Comment faire payer l’information?

Le 28 avril 2010

L'information sur Internet a-t-elle une valeur? Une réponse positive ne va pas de soi. Cela rend encore plus difficile la construction de modèles payants pour les sites.

Tout part d’une question: quelle est la valeur de l’information sur Internet? Est-ce une commodity, c’est-à-dire un bien banal, quelconque, indifférencié, dont la valeur ne dépend que de la loi de l’offre et de la demande, sachant que la demande est surabondante? Par exemple, tous les sites ont parlé abondamment et à peu près dans les même termes du volcan islandais et de son nuage. “Vous ne pourrez pas faire payer pour cela”, explique Mark Glaser de MediaShift.
- - - - -
• [Tâches à réaliser]:
**1.** D'après le texte sur la valeur de l'information en ligne, de quel sujet tous les sites ont-ils parlé abondamment ?
**2.** Transcrivez mot pour mot le passage du texte sur la valeur de l'information en ligne compris entre « Le 28 avril » et « Glaser de MediaShift. », bornes incluses.

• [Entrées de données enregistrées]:
- - - - -
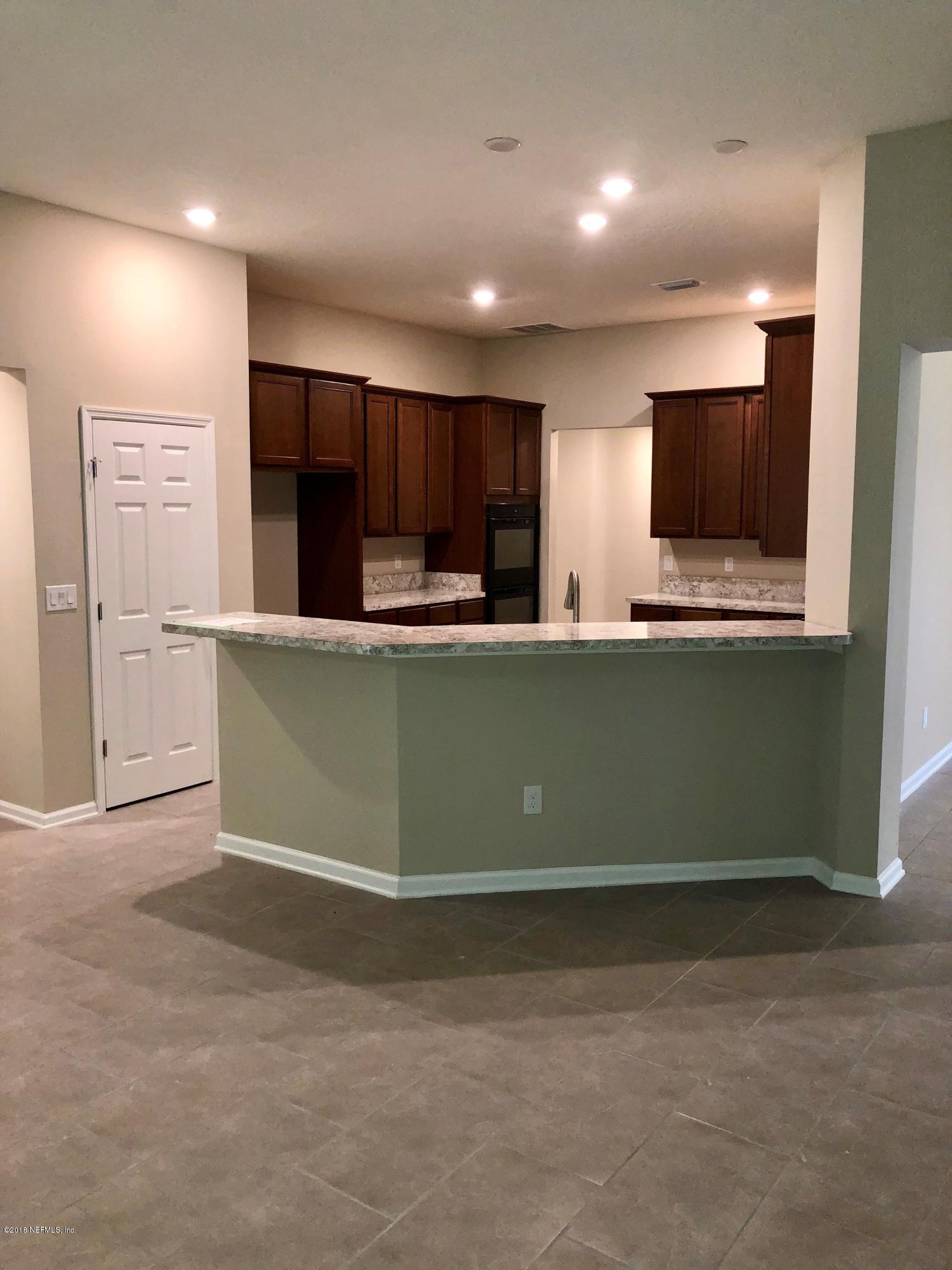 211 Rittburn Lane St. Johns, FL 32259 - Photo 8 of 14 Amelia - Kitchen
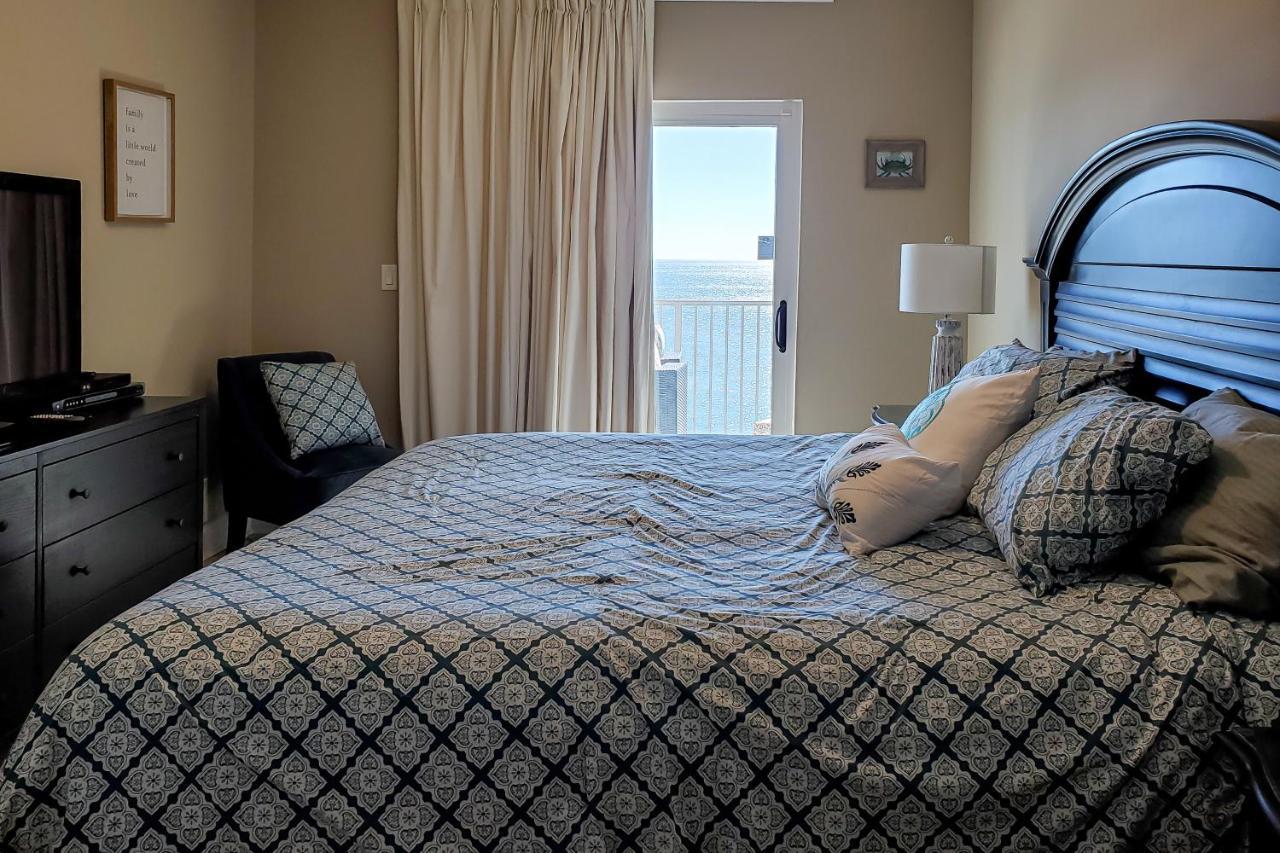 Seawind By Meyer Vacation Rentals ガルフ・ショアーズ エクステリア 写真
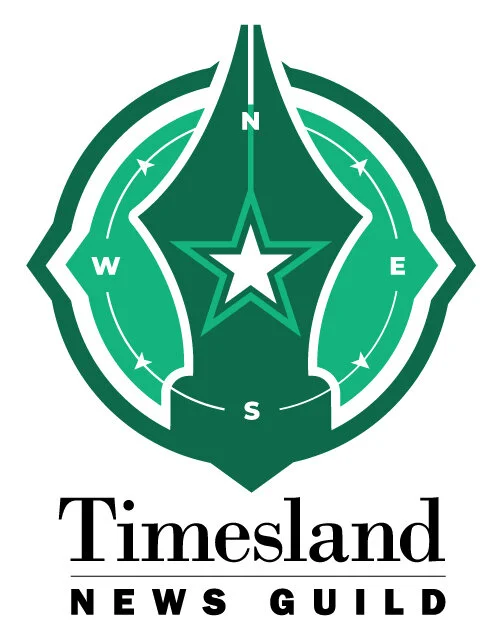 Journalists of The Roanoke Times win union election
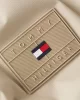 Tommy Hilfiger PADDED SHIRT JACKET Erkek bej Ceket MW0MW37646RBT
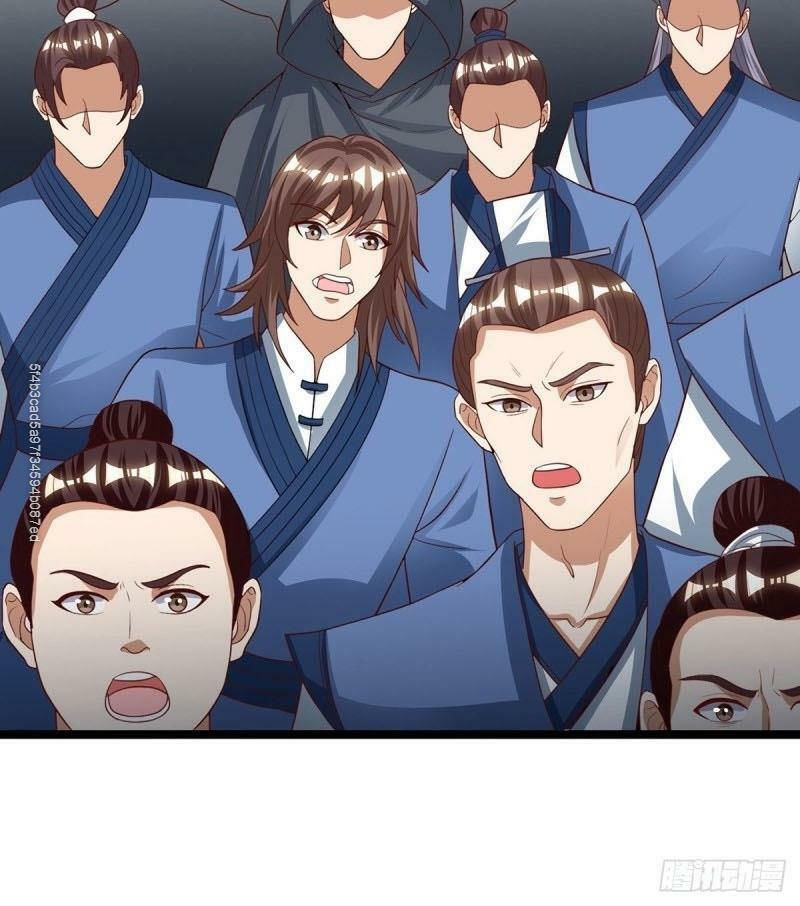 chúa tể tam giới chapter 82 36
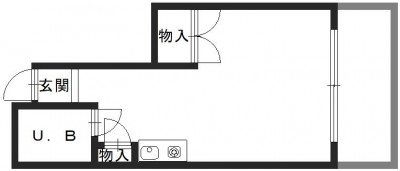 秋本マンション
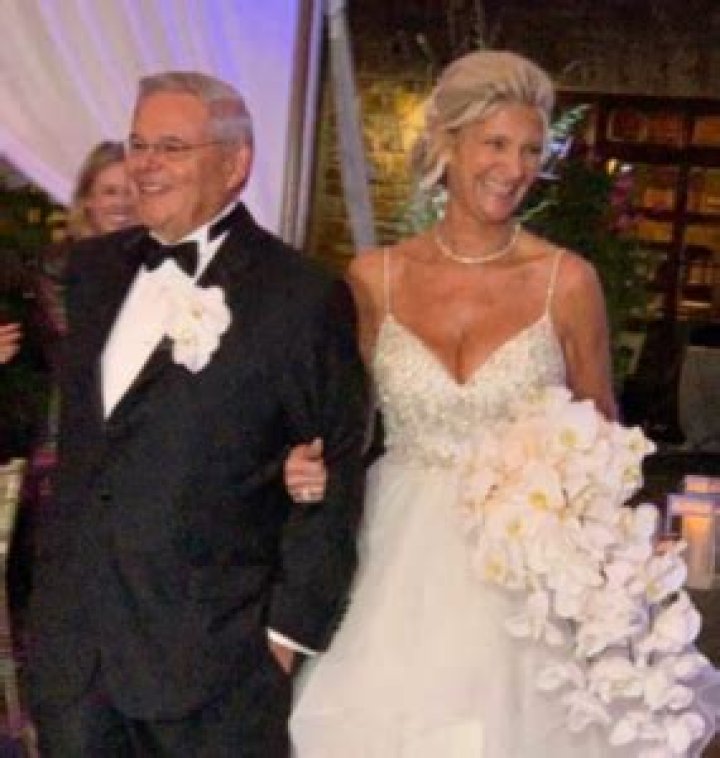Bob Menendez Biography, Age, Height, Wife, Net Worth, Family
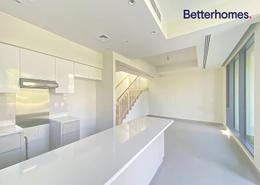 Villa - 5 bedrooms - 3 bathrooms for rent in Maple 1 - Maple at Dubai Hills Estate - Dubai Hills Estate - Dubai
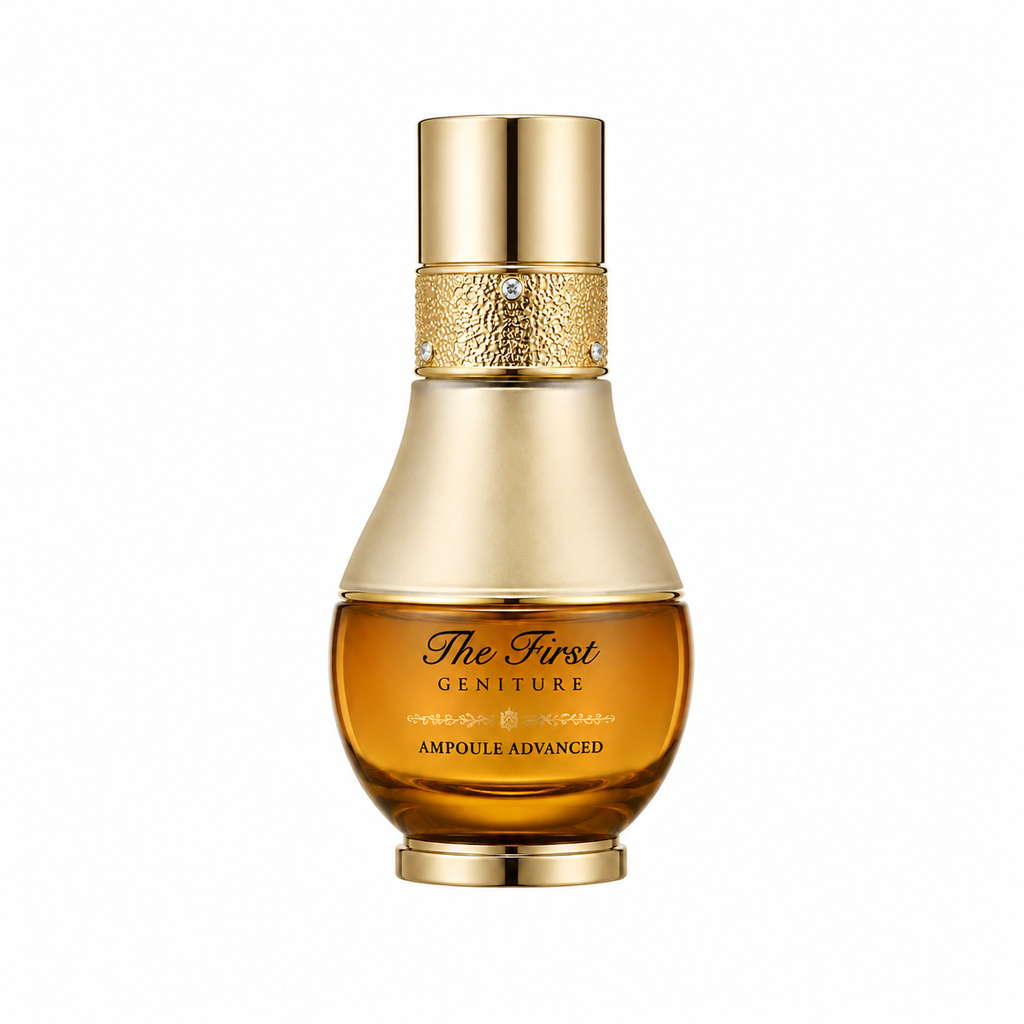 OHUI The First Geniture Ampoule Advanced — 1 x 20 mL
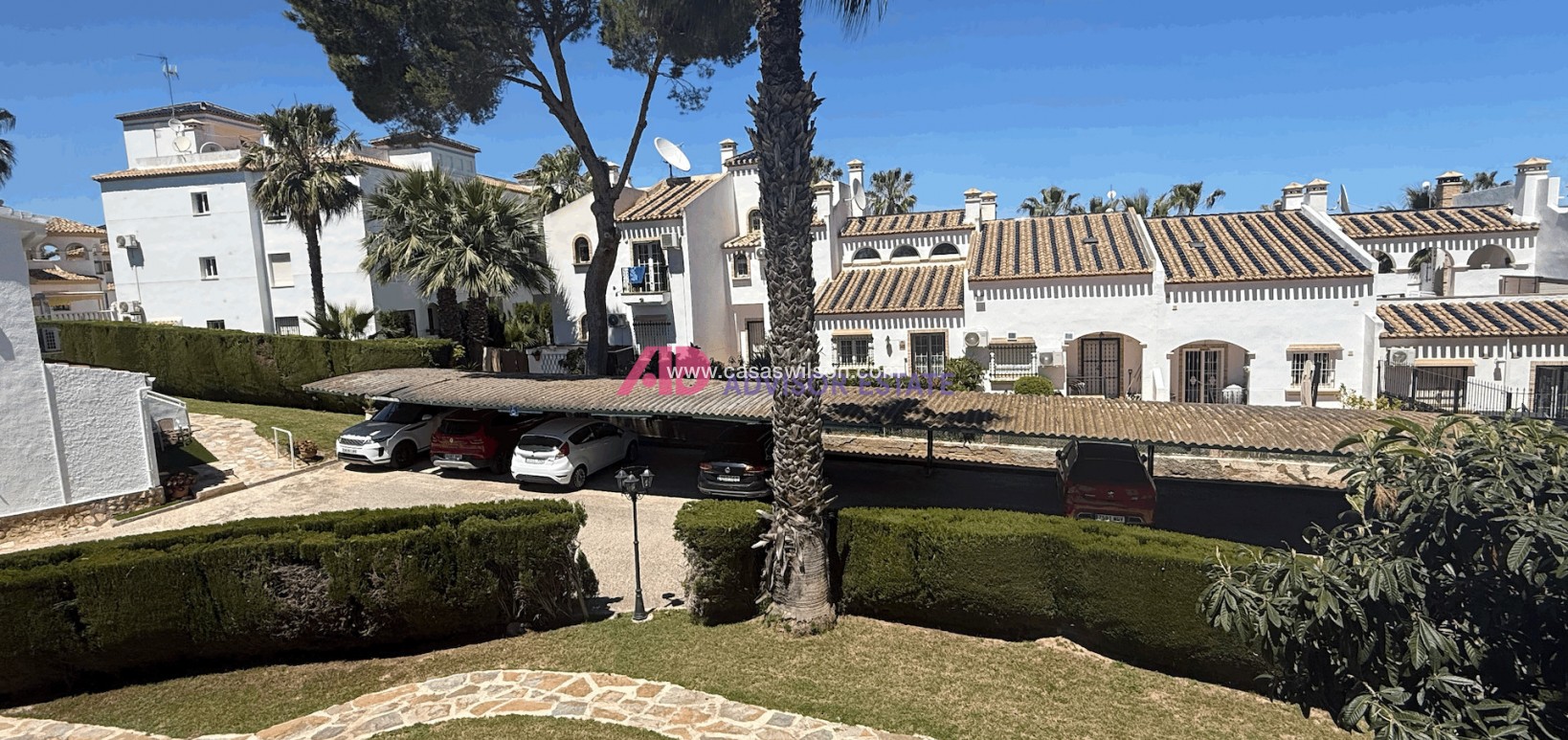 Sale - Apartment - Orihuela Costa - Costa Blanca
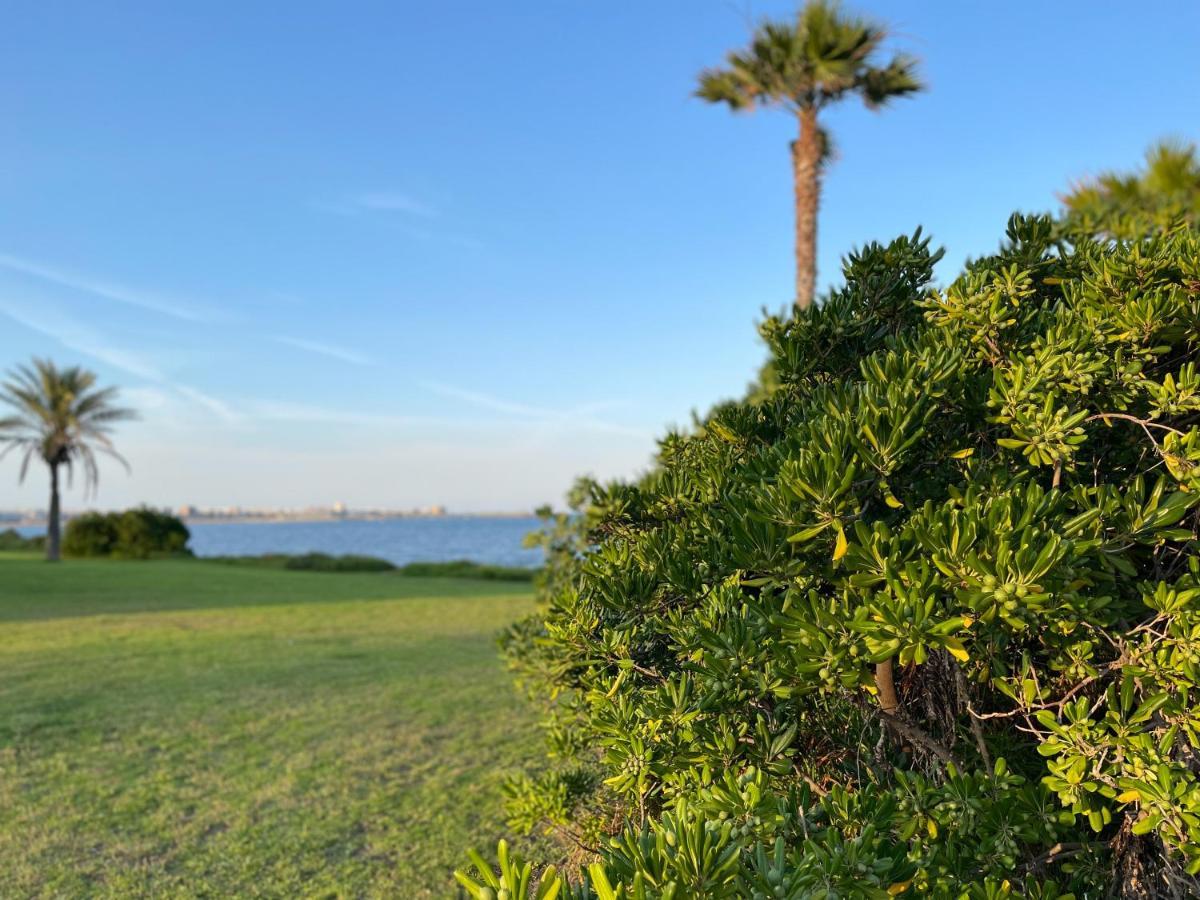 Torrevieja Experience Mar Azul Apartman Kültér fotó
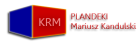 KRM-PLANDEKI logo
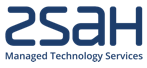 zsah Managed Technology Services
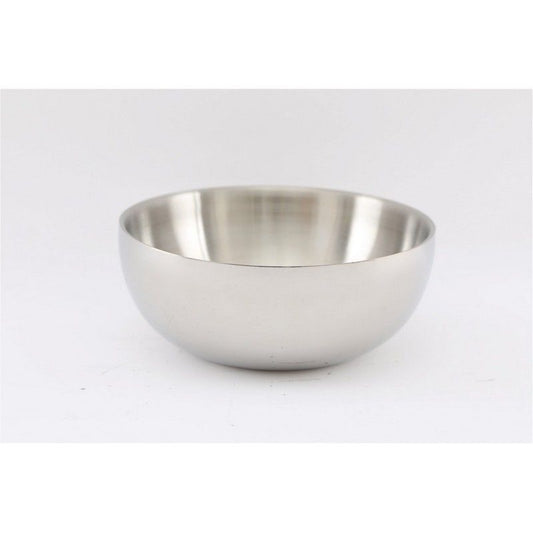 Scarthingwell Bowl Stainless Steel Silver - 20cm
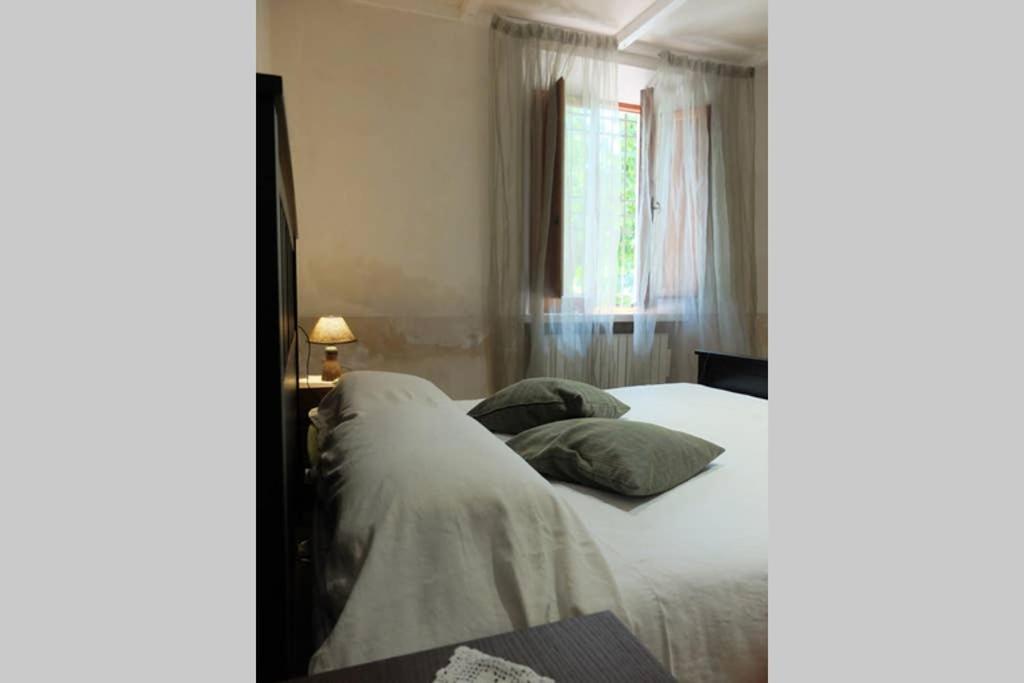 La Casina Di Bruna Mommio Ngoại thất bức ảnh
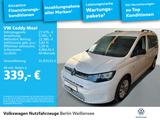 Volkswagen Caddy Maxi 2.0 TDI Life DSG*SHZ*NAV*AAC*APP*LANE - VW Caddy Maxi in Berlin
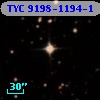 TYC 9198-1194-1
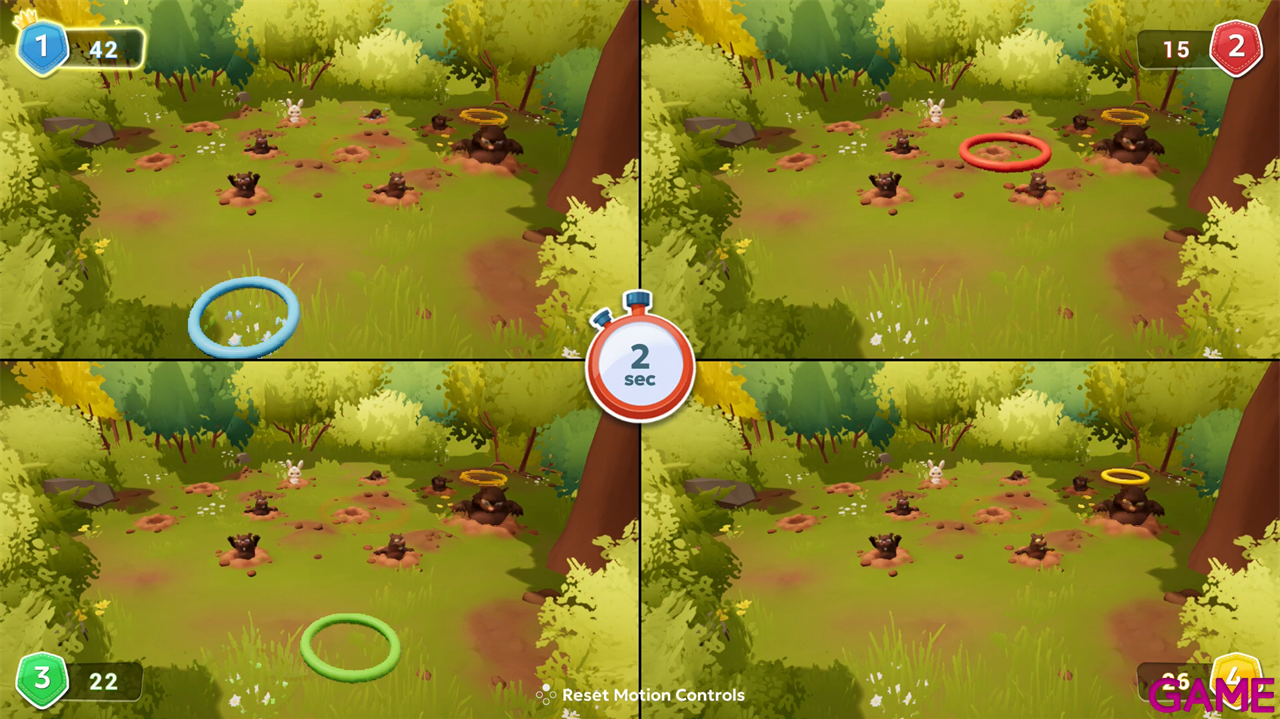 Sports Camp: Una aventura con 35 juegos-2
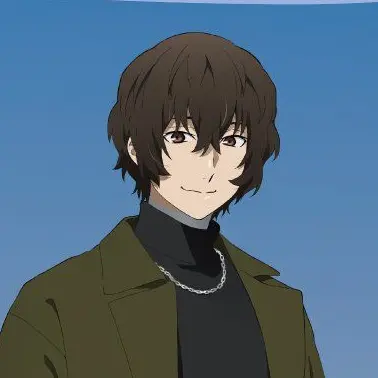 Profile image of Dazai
- - - - -
• [Corrigé des exercices]:
**1.** Du volcan islandais et de son nuage.

**2.**
Le 28 avril 2010

L'information sur Internet a-t-elle une valeur? Une réponse positive ne va pas de soi. Cela rend encore plus difficile la construction de modèles payants pour les sites.

Tout part d’une question: quelle est la valeur de l’information sur Internet? Est-ce une commodity, c’est-à-dire un bien banal, quelconque, indifférencié, dont la valeur ne dépend que de la loi de l’offre et de la demande, sachant que la demande est surabondante? Par exemple, tous les sites ont parlé abondamment et à peu près dans les même termes du volcan islandais et de son nuage. “Vous ne pourrez pas faire payer pour cela”, explique Mark Glaser de MediaShift.